::: DOCUMENT EXCERPT
Explore Best-of-N (BoN) Scaling

Task

For each of 2-3 prompts:

	1.	Generate N independent samples using the same prompt
	2.	Compute the reward for each sample
	3.	Select the sample with the highest reward (Best-of-N)

Run this experiment for increasing values of N.

Plot one curve per prompt (Best reward vs. number of N), and the average.

Analysis questions

	1.	Does the improvement saturate? Why?
	2.	Is the improvement logarithmic, linear, or diminishing?

In [None]:
from transformers import CLIPProcessor, CLIPModel
from typing import List, Optional, Dict, Any, Tuple

# -----------------------------
# CLIP reranker (best-of-N)
# -----------------------------
class ClipReranker:
    def __init__(self, model_name: str = "openai/clip-vit-base-patch32"):
        self.clip_model = CLIPModel.from_pretrained(model_name).cuda().eval()
        self.clip_proc = CLIPProcessor.from_pretrained(model_name)

    @torch.inference_mode()
    def score(self, prompt_text: str, images: List[PIL.Image.Image]) -> torch.Tensor:
        inputs = self.clip_proc(
            text=[prompt_text] * len(images),
            images=images,
            return_tensors="pt",
            padding=True,
        )
        inputs = inputs.to(self.clip_model.device)
        out = self.clip_model(**inputs)
        # calculate cosine similarity
        img = out.image_embeds / out.image_embeds.norm(dim=-1, keepdim=True)
        txt = out.text_embeds / out.text_embeds.norm(dim=-1, keepdim=True)
        sim = (img * txt).sum(dim=-1)
        return sim.detach().cpu()

    def select_best(self, prompt_text: str, images: List[PIL.Image.Image]) -> Tuple[int, float, torch.Tensor]:
        scores = self.score(prompt_text, images)
        best_i = int(scores.argmax().item())
        best_s = float(scores[best_i].item())
        return best_i, best_s, scores

# initialize the CLIP reranker
clip_reranker = ClipReranker()

You need to generate multiple images per prompt.
For each prompt, generate N = num_images_per_prompt * num_batches images, and compute the reward for each image.
Then, for each prompt, group the images into num_batches groups of size num_images_per_prompt, and select the best image from each group.
Compute the average reward of the selected images for each prompt.
Then compute the average reward across all prompts for the current N.

In [None]:

prompt_list = [
    "A photo of a realistic but impossible object.",
    "A photo of a croissant.",
    "A cat holding a plate with the word 'CAT' written in large letters.",
    "A green apple on the left of two red apple, both on a white plate, studio lighting.",
]

save_dir = "generated_samples_BoN_CLIP"
os.makedirs(save_dir, exist_ok=True)

# total 64 images per prompt
num_batches = 16
num_images_per_prompt = 4


######## STUDENT_ANSWER_START ########




######## STUDENT_ANSWER_END ########

# plot CLIP BoN scores
plt.figure(figsize=(8, 5))
::::::
::: DATASET ENTRIES
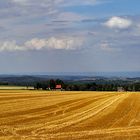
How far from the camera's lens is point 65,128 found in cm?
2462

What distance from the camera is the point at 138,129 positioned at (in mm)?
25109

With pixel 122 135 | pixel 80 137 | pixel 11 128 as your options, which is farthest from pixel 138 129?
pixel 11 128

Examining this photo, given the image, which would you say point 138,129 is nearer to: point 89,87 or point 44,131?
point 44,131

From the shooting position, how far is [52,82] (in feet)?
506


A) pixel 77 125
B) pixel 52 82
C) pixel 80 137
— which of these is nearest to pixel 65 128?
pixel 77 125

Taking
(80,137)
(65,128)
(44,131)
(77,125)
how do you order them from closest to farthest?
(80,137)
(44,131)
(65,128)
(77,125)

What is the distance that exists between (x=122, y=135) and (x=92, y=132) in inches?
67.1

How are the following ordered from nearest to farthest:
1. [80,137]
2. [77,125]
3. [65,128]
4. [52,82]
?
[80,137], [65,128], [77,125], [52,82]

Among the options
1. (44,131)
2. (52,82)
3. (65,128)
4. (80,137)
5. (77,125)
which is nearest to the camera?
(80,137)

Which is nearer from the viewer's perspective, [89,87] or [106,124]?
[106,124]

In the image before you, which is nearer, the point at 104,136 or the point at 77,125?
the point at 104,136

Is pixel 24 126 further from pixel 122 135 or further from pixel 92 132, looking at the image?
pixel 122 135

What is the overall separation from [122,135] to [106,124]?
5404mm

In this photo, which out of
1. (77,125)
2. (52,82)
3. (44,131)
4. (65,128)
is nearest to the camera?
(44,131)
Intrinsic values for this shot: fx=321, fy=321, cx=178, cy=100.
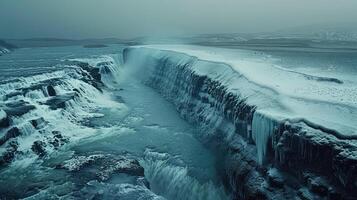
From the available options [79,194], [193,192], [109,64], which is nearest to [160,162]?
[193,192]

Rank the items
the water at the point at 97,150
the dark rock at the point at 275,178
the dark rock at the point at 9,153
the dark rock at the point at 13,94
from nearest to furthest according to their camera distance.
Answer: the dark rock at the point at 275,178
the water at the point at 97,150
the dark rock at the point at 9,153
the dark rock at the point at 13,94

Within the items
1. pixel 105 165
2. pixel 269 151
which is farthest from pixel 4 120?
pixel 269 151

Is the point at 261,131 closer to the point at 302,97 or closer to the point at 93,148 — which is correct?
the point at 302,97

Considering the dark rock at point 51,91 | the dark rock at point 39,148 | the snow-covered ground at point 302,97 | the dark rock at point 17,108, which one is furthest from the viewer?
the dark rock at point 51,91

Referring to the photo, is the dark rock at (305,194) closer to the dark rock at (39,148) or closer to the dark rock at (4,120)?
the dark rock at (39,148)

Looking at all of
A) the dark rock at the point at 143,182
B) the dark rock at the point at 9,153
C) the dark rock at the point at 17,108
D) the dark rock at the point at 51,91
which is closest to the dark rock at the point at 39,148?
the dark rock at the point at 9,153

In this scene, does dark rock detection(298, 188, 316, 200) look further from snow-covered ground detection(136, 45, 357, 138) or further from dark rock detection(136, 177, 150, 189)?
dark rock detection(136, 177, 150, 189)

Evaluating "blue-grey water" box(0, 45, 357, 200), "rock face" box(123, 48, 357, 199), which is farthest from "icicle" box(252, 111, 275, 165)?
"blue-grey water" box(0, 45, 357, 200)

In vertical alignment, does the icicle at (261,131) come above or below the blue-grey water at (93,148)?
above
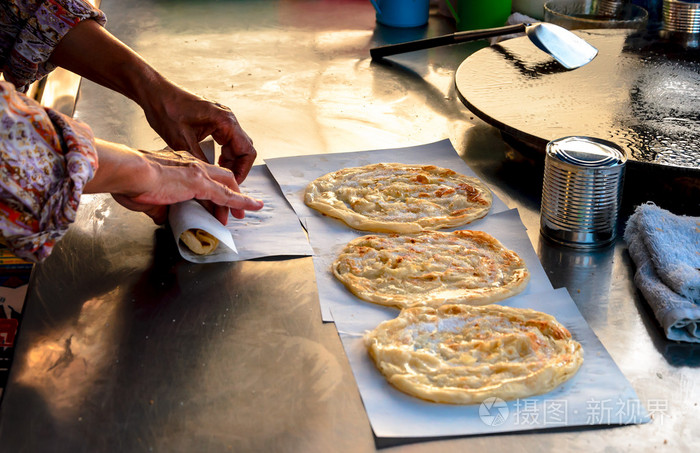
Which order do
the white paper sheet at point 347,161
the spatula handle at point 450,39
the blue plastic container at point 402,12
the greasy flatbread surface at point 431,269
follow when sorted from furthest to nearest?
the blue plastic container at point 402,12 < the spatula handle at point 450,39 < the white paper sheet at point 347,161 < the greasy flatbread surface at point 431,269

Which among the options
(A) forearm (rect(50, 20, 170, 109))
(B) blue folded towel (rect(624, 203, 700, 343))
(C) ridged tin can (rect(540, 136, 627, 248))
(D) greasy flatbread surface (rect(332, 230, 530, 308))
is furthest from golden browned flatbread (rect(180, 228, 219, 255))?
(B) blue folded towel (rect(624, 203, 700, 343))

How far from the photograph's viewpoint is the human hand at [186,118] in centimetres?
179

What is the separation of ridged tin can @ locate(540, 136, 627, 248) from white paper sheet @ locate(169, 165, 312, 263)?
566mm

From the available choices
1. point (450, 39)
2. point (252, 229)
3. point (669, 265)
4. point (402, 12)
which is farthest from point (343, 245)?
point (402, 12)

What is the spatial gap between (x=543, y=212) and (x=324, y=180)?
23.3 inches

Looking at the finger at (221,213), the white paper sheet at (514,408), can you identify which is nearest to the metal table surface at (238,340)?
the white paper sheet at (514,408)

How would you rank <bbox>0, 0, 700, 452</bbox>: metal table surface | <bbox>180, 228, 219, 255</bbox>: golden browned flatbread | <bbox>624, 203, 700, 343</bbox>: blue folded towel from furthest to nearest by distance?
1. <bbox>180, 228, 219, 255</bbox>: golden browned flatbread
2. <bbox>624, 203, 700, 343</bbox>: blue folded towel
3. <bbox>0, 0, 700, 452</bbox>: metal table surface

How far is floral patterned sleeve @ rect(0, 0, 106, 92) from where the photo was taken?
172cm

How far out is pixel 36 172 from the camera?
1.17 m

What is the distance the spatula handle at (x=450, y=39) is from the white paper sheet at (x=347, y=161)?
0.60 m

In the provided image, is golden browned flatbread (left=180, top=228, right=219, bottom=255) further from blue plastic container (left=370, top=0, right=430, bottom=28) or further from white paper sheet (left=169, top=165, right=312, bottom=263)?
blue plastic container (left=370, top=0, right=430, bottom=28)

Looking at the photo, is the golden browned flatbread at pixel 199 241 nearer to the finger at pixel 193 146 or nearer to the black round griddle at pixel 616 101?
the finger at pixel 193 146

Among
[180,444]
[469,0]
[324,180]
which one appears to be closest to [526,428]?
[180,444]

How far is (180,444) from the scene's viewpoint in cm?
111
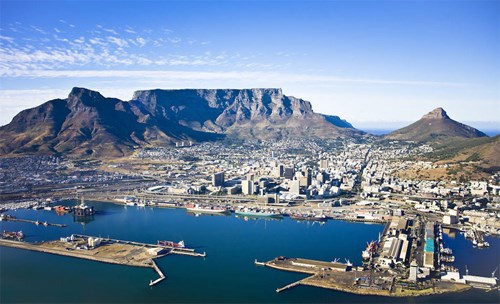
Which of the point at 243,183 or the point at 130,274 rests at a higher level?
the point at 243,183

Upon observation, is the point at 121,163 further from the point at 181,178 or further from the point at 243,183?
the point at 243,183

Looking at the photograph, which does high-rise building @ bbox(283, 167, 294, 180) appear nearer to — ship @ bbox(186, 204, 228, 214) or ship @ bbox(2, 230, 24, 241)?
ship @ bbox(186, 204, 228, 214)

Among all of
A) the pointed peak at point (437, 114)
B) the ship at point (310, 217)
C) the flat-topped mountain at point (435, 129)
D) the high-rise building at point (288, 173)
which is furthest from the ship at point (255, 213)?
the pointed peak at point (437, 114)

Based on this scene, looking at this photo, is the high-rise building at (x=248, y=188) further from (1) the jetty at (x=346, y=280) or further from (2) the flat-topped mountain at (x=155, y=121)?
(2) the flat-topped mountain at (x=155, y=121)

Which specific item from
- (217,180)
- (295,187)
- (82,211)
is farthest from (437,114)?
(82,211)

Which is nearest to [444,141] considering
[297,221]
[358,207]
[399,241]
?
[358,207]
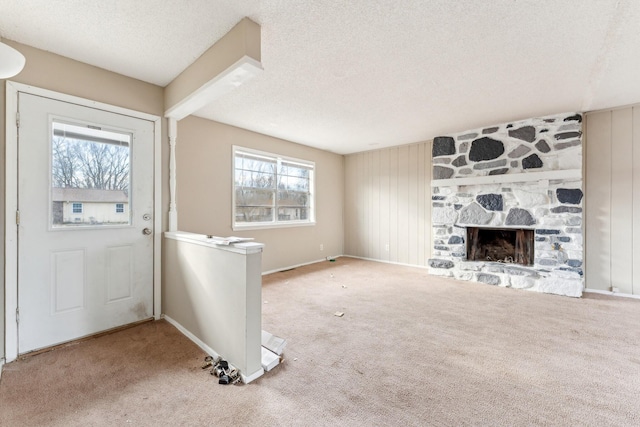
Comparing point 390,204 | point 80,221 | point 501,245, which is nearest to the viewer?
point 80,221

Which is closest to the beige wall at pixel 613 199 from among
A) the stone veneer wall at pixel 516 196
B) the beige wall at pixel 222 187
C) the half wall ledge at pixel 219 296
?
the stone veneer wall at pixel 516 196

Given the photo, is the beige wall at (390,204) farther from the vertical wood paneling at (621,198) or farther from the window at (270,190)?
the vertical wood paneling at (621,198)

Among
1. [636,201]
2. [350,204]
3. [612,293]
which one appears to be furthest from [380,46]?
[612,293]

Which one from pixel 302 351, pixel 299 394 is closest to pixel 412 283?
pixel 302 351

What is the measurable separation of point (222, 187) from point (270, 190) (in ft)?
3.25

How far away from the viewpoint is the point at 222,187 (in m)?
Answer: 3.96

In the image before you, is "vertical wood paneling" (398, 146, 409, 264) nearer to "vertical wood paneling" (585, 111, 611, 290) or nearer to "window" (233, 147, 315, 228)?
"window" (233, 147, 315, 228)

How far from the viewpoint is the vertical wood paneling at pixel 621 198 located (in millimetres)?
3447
::::::
::: DATASET ENTRIES
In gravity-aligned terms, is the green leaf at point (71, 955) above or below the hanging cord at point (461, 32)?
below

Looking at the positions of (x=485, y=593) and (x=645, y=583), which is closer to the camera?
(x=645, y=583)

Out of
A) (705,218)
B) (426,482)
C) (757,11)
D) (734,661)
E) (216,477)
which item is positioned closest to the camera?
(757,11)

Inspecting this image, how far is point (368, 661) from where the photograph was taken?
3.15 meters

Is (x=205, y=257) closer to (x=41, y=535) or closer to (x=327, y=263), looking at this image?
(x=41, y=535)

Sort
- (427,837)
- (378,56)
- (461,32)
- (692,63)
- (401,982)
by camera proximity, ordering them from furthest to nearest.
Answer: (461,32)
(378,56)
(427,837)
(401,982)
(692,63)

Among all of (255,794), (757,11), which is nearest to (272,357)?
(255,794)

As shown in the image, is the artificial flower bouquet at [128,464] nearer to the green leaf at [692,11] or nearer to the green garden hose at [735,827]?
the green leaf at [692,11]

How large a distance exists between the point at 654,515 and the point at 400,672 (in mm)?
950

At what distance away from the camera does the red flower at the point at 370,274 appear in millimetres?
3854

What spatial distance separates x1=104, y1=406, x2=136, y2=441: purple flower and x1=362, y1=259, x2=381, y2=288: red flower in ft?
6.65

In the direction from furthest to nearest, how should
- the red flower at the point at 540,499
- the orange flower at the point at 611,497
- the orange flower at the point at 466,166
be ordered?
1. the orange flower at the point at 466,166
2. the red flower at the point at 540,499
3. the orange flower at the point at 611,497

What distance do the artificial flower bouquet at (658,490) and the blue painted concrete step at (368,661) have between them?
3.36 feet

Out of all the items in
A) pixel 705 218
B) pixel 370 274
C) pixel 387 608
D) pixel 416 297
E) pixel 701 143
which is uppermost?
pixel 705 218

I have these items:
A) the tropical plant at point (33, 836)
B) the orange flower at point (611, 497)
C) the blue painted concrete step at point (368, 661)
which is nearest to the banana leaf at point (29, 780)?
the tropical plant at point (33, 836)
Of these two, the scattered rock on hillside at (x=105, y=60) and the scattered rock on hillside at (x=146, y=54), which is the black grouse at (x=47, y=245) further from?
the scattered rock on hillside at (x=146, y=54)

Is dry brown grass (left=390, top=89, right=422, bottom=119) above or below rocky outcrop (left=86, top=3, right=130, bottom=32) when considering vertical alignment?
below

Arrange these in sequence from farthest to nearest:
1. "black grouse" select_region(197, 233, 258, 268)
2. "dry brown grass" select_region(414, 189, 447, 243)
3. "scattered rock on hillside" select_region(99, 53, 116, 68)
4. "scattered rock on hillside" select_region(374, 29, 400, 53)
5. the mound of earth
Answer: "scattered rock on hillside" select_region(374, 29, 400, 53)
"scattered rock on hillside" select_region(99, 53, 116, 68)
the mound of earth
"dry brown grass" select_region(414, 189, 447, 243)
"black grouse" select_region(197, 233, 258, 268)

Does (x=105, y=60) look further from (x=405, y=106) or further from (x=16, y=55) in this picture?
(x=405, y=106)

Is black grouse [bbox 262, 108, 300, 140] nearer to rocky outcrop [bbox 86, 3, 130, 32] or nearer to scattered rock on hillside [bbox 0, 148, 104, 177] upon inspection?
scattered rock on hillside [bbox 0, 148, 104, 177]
::::::
::: DATASET ENTRIES
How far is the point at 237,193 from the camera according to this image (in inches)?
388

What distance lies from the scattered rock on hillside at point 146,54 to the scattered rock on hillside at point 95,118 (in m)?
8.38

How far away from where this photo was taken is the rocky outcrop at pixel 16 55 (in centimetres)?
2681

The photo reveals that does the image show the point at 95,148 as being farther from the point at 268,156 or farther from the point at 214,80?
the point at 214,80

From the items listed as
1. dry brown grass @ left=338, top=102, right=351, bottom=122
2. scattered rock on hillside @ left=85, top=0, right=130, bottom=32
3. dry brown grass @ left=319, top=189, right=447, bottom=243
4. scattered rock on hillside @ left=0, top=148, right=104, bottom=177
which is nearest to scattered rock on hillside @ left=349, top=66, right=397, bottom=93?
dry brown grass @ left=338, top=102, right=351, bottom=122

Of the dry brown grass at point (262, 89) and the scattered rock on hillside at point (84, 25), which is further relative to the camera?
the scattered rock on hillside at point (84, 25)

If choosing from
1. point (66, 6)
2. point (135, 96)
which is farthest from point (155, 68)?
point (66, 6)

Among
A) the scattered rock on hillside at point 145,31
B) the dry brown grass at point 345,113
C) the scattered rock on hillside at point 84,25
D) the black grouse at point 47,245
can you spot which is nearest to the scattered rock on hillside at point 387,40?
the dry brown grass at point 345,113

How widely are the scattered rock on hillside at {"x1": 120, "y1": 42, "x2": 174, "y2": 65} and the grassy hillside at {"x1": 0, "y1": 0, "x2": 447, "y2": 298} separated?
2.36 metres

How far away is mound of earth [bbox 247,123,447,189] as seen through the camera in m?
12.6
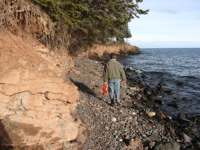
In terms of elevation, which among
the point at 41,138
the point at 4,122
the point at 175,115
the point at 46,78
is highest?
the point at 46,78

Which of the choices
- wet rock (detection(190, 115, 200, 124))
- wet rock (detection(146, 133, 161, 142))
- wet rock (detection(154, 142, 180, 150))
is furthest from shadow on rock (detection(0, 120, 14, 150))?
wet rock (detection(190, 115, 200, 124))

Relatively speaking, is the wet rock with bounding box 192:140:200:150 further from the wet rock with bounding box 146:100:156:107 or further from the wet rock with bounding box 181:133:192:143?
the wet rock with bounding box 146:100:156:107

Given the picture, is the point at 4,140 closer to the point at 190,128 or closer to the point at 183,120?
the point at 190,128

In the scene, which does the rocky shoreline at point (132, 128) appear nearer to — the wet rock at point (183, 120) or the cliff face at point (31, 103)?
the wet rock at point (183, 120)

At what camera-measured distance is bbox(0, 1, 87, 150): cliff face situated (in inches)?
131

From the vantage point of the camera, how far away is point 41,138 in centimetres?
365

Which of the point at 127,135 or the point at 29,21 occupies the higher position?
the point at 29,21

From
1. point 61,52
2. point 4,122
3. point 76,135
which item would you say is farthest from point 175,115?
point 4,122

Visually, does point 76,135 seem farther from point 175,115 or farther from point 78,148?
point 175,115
::::::
## ACTIONS TO TAKE
#1 Translate the sentence "Run this experiment for increasing values of N." from the Best-of-N scaling excerpt into Spanish.
#2 Please list every text prompt in the prompt_list of the Best-of-N scaling excerpt.
#3 Write the next part of the Best-of-N scaling excerpt, picking up after its final line of code.

## ANSWERS TO THE EXERCISE
#1 Ejecuta este experimento para valores crecientes de N.

#2
- "A photo of a realistic but impossible object."
- "A photo of a croissant."
- "A cat holding a plate with the word 'CAT' written in large letters."
- "A green apple on the left of two red apple, both on a white plate, studio lighting."

#3
plt.plot(N_list, clip_BoN_list, marker='o')
plt.xscale('log', base=2)
plt.xlabel('Number of Samples (N)')
plt.ylabel('Best CLIP Score')
plt.title('CLIP Best-of-N Scores vs Number of Samples')
plt.grid(True)
plt.savefig(os.path.join(save_dir, 'clip_bon_scores.png'))

# plot the histogram of CLIP scores
plt.figure(figsize=(8, 5))
plt.hist(clip_scores_list, bins=30, alpha=0.5, color='blue')
plt.xlabel('CLIP Score')
plt.ylabel('Number of Images')
plt.title('Histogram of CLIP Scores for Generated Images')
plt.savefig(os.path.join(save_dir, 'clip_scores_histogram.png'))

### **Question 1.3** Sampling Hyperparameters


**Repeat** Question 1.2 while varying the sampling temperature T:
T \in \{0.7, 1.0, 1.3\}

Visualizations

-	Image grids for each temperature
-	Best-of-N reward curves at different temperatures

Analysis questions

	1.	How does temperature affect diversity?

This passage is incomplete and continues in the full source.